On February 3, 1943, Rev. George L. Fox, Rabbi Alexander D. Goode, Rev. Clark V. Poling, and Father John P. Washington all gave their life jackets to other soldiers, linked arms, and prayed while the SS Dorchester sank during World War II. Their act of heroism has been immortalized in Four Chaplains Day.
The four chaplains were relatively new to the military and were all ranked as first lieutenants. Good, Poling and Washington all served as leaders in the Boy Scouts of America despite different backgrounds and ideologies.They were transferred to Camp Myles Standish later in 1942 and attended Chaplains School at Harvard University. In January 1943, the chaplains boarded the SS Dorchester bound to the United Kingdom in an effort to transport over 900 soldiers to the European theater for their new assignments.

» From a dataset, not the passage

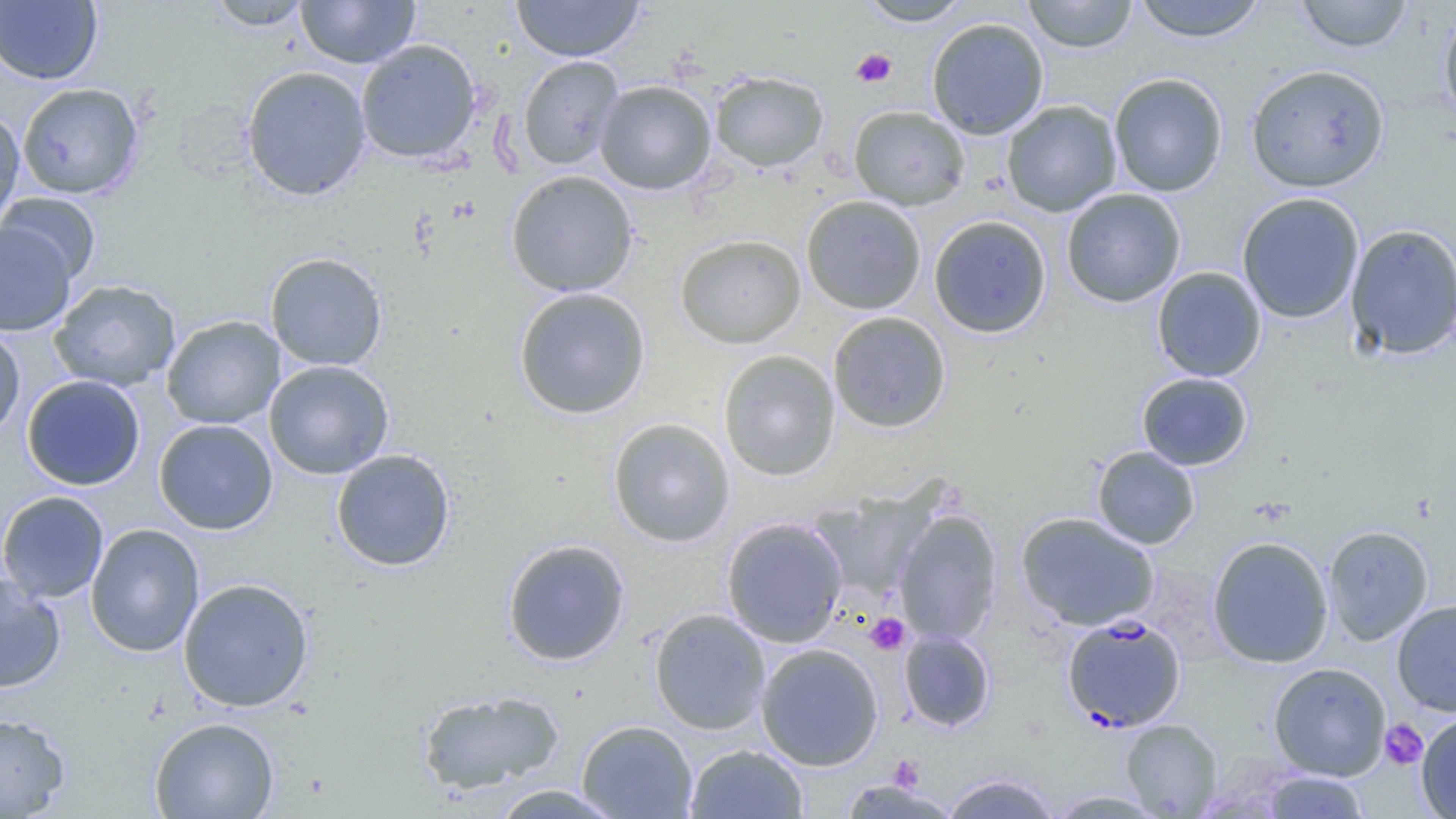

Approximate bounding boxes as (x1, y1, x2, y2) in pixels. Uninfected red blood cell locations: (207, 0, 312, 31), (296, 0, 420, 68), (512, 0, 644, 62), (857, 0, 974, 26), (1022, 0, 1138, 53), (1131, 0, 1269, 42), (1294, 0, 1414, 52), (0, 1, 103, 85), (1438, 6, 1456, 130), (926, 17, 1050, 140), (355, 39, 482, 163), (517, 56, 623, 170), (1245, 63, 1391, 193), (241, 65, 372, 201), (709, 70, 828, 173), (1109, 73, 1228, 197), (595, 80, 716, 194), (16, 82, 145, 200), (1002, 100, 1122, 217), (848, 105, 970, 211), (0, 108, 25, 231), (506, 170, 638, 296), (1061, 188, 1187, 307), (0, 192, 101, 286), (1236, 192, 1365, 324), (801, 195, 927, 315), (929, 215, 1052, 338), (0, 222, 77, 336), (1344, 223, 1456, 360), (675, 233, 807, 349), (265, 252, 388, 371), (1151, 267, 1266, 382), (49, 279, 181, 392), (513, 287, 651, 419), (827, 311, 951, 433), (161, 315, 285, 429), (0, 324, 26, 442), (718, 349, 840, 481), (264, 360, 394, 480), (1137, 372, 1253, 470), (21, 375, 146, 491), (607, 417, 736, 547), (153, 419, 278, 535), (1092, 446, 1200, 549), (330, 449, 456, 572), (0, 490, 109, 603), (811, 490, 937, 603), (893, 509, 1003, 645), (1016, 511, 1160, 631), (721, 516, 848, 648), (85, 523, 205, 657), (1322, 524, 1434, 645), (1207, 535, 1334, 669), (501, 538, 631, 667), (0, 573, 66, 693), (177, 577, 314, 712), (1392, 599, 1456, 716), (648, 608, 771, 734), (898, 629, 996, 732), (755, 643, 884, 771), (1268, 662, 1391, 780), (416, 688, 565, 795), (0, 712, 70, 818), (1416, 713, 1456, 818), (149, 716, 280, 819), (577, 719, 698, 819), (1121, 719, 1222, 818), (685, 744, 809, 818), (939, 771, 1061, 819), (1261, 771, 1369, 818), (837, 778, 961, 819), (489, 784, 626, 819), (1045, 790, 1170, 818). Plasmodium falciparum-infected red blood cell locations: (1062, 614, 1186, 732). Platelet locations: (851, 48, 897, 87), (865, 613, 910, 655), (1380, 720, 1427, 770). Slide-level diagnosis: Plasmodium falciparum. Thin blood smear. Image is 1456×819 pixels. Optical microscopy. Single field of view. 1000x magnification.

The SS Dorchester was a 5,649-ton, 368-foot long civilian liner that was originally built in 1926. Her original purpose was to carry freight and passengers but was converted for military service. This transformation added additional lifeboats, guns and modified windows to allow for more protection against enemy fire. While it was designed for 314 passengers and 90 crew members, she was able to carry over 900 military passengers and crew when she set sail. She set sail on January 23, 1943 as part of a convoy of three ships and was escorted by the Tampa, Escanaba, and Comanche, Coast Guard Cutters.
On February 2, 1943, a torpedo was fired from the German submarine U-223 which hit the Dorchester not too long after midnight. With the ship sinking rapidly, men frantically began trying to get in the lifeboats. Not all of them were operational as some had been damaged, so the four chaplains took to organizing the soldiers and getting them off the ship. Life jackets were distributed and when the supply ran out, the chaplains gave up their life jackets and watched the last of the lifeboats leave. 27 minutes after the torpedo made contact with the ship, the Dorchester sank with the four chaplains and 672 other men still on board. The last glimpse anyone saw of the four chaplains was of them standing on the deck of the ship praying with linked arms and singing hymns.
The Four Chaplains Medal was a special decoration that was approved by Congress 17 years after the sinking of the Dorchester to recognize the actions of the four chaplains. In addition, the men were posthumously awarded the Distinguished Service Cross and the Purple Heart.
In 1968, it was unanimously decided by Congress that February 3 would be Four Chaplains Day. In addition, a US postage stamp was issued in 1948 commemorating the men and the Chapel of the Four Chaplains was dedicated by President Truman on February 3, 1951 to honor chaplains of different faiths at Grace Baptist Church in Philadelphia, Pennsylvania. “This interfaith shrine… will stand through long generations to teach Americans that as men can die heroically as brothers so should they live together in mutual faith and goodwill,” Truman said during his dedication. Memorial foundations have also been started in honor of the men who gave their lives for their fellow soldiers.